◆ TASK INPUT
● ● ● ● ●
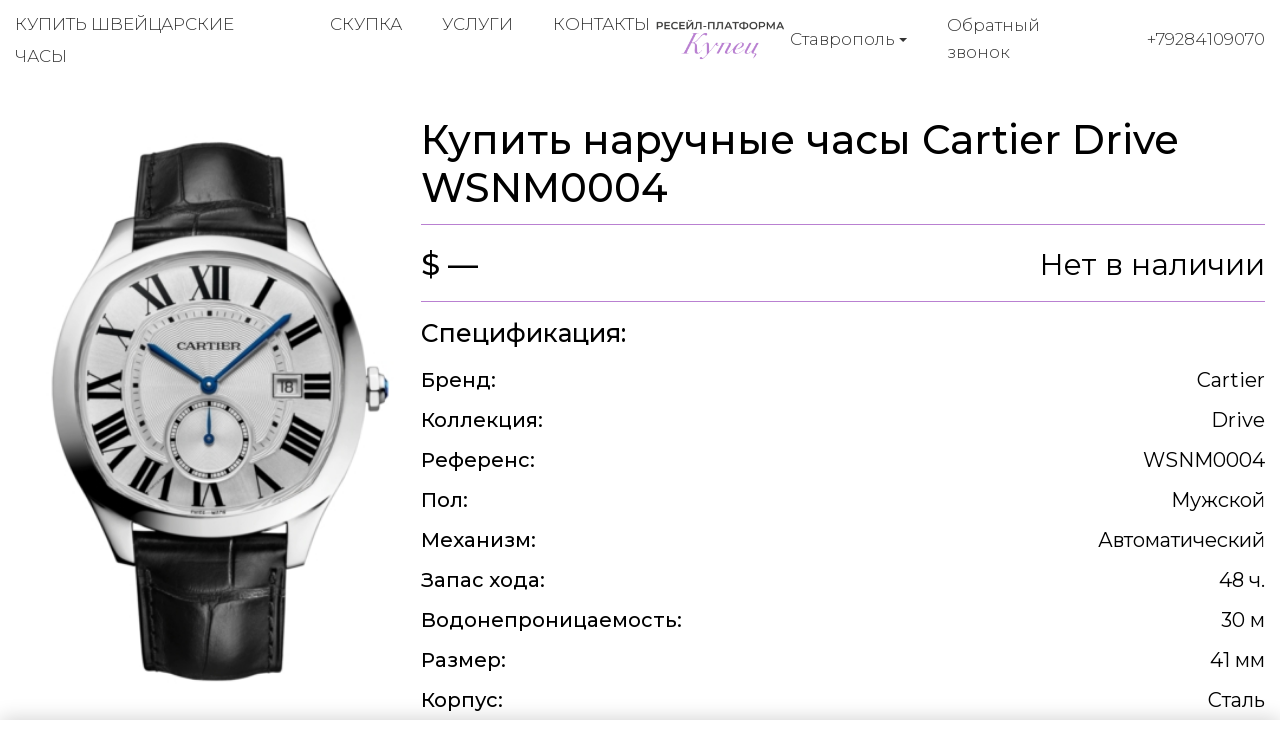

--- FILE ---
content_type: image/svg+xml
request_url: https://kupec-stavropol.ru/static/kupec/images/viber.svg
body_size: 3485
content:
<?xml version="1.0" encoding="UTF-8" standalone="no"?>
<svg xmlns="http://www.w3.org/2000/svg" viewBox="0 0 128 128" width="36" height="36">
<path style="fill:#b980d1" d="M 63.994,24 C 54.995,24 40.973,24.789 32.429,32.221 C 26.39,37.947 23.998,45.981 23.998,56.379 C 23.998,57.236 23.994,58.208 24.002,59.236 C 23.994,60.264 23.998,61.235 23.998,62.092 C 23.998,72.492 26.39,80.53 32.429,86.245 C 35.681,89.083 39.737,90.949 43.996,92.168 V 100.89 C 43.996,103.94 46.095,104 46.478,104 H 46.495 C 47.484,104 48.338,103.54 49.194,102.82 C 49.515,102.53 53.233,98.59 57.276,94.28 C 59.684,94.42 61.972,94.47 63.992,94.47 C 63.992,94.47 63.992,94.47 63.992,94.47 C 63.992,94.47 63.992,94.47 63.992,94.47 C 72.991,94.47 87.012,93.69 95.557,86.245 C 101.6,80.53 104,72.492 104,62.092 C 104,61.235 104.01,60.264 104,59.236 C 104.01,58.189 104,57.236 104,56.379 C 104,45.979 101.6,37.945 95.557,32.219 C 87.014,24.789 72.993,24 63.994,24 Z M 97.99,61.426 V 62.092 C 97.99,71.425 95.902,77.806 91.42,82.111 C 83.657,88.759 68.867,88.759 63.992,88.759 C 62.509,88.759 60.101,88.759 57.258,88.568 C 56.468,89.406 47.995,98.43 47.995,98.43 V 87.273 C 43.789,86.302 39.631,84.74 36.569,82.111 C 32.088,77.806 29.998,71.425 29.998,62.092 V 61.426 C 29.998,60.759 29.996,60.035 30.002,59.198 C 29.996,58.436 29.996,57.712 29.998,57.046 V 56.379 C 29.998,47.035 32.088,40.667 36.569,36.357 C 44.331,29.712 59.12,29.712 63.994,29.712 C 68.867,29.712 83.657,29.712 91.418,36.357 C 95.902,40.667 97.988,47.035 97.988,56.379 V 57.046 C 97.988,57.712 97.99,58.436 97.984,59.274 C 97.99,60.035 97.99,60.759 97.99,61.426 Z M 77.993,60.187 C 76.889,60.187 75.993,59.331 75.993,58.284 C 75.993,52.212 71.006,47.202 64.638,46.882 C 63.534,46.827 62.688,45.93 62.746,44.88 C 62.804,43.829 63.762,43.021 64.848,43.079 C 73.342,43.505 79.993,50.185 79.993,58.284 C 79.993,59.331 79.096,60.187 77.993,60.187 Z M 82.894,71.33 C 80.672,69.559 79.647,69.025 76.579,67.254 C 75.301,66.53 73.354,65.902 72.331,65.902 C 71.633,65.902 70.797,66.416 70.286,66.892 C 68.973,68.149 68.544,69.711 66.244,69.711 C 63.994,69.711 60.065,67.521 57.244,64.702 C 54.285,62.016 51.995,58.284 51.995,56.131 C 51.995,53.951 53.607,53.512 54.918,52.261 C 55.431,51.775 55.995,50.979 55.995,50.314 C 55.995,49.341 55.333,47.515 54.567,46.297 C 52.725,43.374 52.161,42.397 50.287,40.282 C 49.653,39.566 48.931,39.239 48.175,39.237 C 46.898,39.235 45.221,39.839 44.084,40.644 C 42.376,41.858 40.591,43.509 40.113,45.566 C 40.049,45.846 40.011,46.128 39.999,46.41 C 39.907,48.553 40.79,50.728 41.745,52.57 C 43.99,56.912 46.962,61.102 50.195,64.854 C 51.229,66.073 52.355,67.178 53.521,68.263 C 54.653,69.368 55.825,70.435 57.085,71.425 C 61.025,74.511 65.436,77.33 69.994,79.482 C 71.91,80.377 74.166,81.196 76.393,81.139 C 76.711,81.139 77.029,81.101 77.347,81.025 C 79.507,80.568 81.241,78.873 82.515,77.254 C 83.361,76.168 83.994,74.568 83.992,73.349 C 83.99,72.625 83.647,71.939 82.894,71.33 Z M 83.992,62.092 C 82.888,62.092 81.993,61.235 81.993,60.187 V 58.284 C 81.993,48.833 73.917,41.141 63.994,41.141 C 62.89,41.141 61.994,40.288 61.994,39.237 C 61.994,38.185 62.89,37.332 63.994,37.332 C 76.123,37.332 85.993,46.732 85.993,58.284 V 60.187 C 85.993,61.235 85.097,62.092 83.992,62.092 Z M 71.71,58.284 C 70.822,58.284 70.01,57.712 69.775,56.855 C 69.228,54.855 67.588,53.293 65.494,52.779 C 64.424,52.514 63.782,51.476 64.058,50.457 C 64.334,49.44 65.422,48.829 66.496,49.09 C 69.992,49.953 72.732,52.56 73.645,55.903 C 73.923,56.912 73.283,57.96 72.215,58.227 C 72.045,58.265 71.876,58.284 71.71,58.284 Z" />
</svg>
● ● ● ● ●
◆ WHAT IS REQUIRED
Write out all the entries word for word, but drop the pictures.

◆ WRITTEN SOLUTION
--- FILE ---
content_type: image/svg+xml
request_url: https://kupec-stavropol.ru/static/kupec/images/viber.svg
body_size: 3485
content:
<?xml version="1.0" encoding="UTF-8" standalone="no"?>
<svg xmlns="http://www.w3.org/2000/svg" viewBox="0 0 128 128" width="36" height="36">
<path style="fill:#b980d1" d="M 63.994,24 C 54.995,24 40.973,24.789 32.429,32.221 C 26.39,37.947 23.998,45.981 23.998,56.379 C 23.998,57.236 23.994,58.208 24.002,59.236 C 23.994,60.264 23.998,61.235 23.998,62.092 C 23.998,72.492 26.39,80.53 32.429,86.245 C 35.681,89.083 39.737,90.949 43.996,92.168 V 100.89 C 43.996,103.94 46.095,104 46.478,104 H 46.495 C 47.484,104 48.338,103.54 49.194,102.82 C 49.515,102.53 53.233,98.59 57.276,94.28 C 59.684,94.42 61.972,94.47 63.992,94.47 C 63.992,94.47 63.992,94.47 63.992,94.47 C 63.992,94.47 63.992,94.47 63.992,94.47 C 72.991,94.47 87.012,93.69 95.557,86.245 C 101.6,80.53 104,72.492 104,62.092 C 104,61.235 104.01,60.264 104,59.236 C 104.01,58.189 104,57.236 104,56.379 C 104,45.979 101.6,37.945 95.557,32.219 C 87.014,24.789 72.993,24 63.994,24 Z M 97.99,61.426 V 62.092 C 97.99,71.425 95.902,77.806 91.42,82.111 C 83.657,88.759 68.867,88.759 63.992,88.759 C 62.509,88.759 60.101,88.759 57.258,88.568 C 56.468,89.406 47.995,98.43 47.995,98.43 V 87.273 C 43.789,86.302 39.631,84.74 36.569,82.111 C 32.088,77.806 29.998,71.425 29.998,62.092 V 61.426 C 29.998,60.759 29.996,60.035 30.002,59.198 C 29.996,58.436 29.996,57.712 29.998,57.046 V 56.379 C 29.998,47.035 32.088,40.667 36.569,36.357 C 44.331,29.712 59.12,29.712 63.994,29.712 C 68.867,29.712 83.657,29.712 91.418,36.357 C 95.902,40.667 97.988,47.035 97.988,56.379 V 57.046 C 97.988,57.712 97.99,58.436 97.984,59.274 C 97.99,60.035 97.99,60.759 97.99,61.426 Z M 77.993,60.187 C 76.889,60.187 75.993,59.331 75.993,58.284 C 75.993,52.212 71.006,47.202 64.638,46.882 C 63.534,46.827 62.688,45.93 62.746,44.88 C 62.804,43.829 63.762,43.021 64.848,43.079 C 73.342,43.505 79.993,50.185 79.993,58.284 C 79.993,59.331 79.096,60.187 77.993,60.187 Z M 82.894,71.33 C 80.672,69.559 79.647,69.025 76.579,67.254 C 75.301,66.53 73.354,65.902 72.331,65.902 C 71.633,65.902 70.797,66.416 70.286,66.892 C 68.973,68.149 68.544,69.711 66.244,69.711 C 63.994,69.711 60.065,67.521 57.244,64.702 C 54.285,62.016 51.995,58.284 51.995,56.131 C 51.995,53.951 53.607,53.512 54.918,52.261 C 55.431,51.775 55.995,50.979 55.995,50.314 C 55.995,49.341 55.333,47.515 54.567,46.297 C 52.725,43.374 52.161,42.397 50.287,40.282 C 49.653,39.566 48.931,39.239 48.175,39.237 C 46.898,39.235 45.221,39.839 44.084,40.644 C 42.376,41.858 40.591,43.509 40.113,45.566 C 40.049,45.846 40.011,46.128 39.999,46.41 C 39.907,48.553 40.79,50.728 41.745,52.57 C 43.99,56.912 46.962,61.102 50.195,64.854 C 51.229,66.073 52.355,67.178 53.521,68.263 C 54.653,69.368 55.825,70.435 57.085,71.425 C 61.025,74.511 65.436,77.33 69.994,79.482 C 71.91,80.377 74.166,81.196 76.393,81.139 C 76.711,81.139 77.029,81.101 77.347,81.025 C 79.507,80.568 81.241,78.873 82.515,77.254 C 83.361,76.168 83.994,74.568 83.992,73.349 C 83.99,72.625 83.647,71.939 82.894,71.33 Z M 83.992,62.092 C 82.888,62.092 81.993,61.235 81.993,60.187 V 58.284 C 81.993,48.833 73.917,41.141 63.994,41.141 C 62.89,41.141 61.994,40.288 61.994,39.237 C 61.994,38.185 62.89,37.332 63.994,37.332 C 76.123,37.332 85.993,46.732 85.993,58.284 V 60.187 C 85.993,61.235 85.097,62.092 83.992,62.092 Z M 71.71,58.284 C 70.822,58.284 70.01,57.712 69.775,56.855 C 69.228,54.855 67.588,53.293 65.494,52.779 C 64.424,52.514 63.782,51.476 64.058,50.457 C 64.334,49.44 65.422,48.829 66.496,49.09 C 69.992,49.953 72.732,52.56 73.645,55.903 C 73.923,56.912 73.283,57.96 72.215,58.227 C 72.045,58.265 71.876,58.284 71.71,58.284 Z" />
</svg>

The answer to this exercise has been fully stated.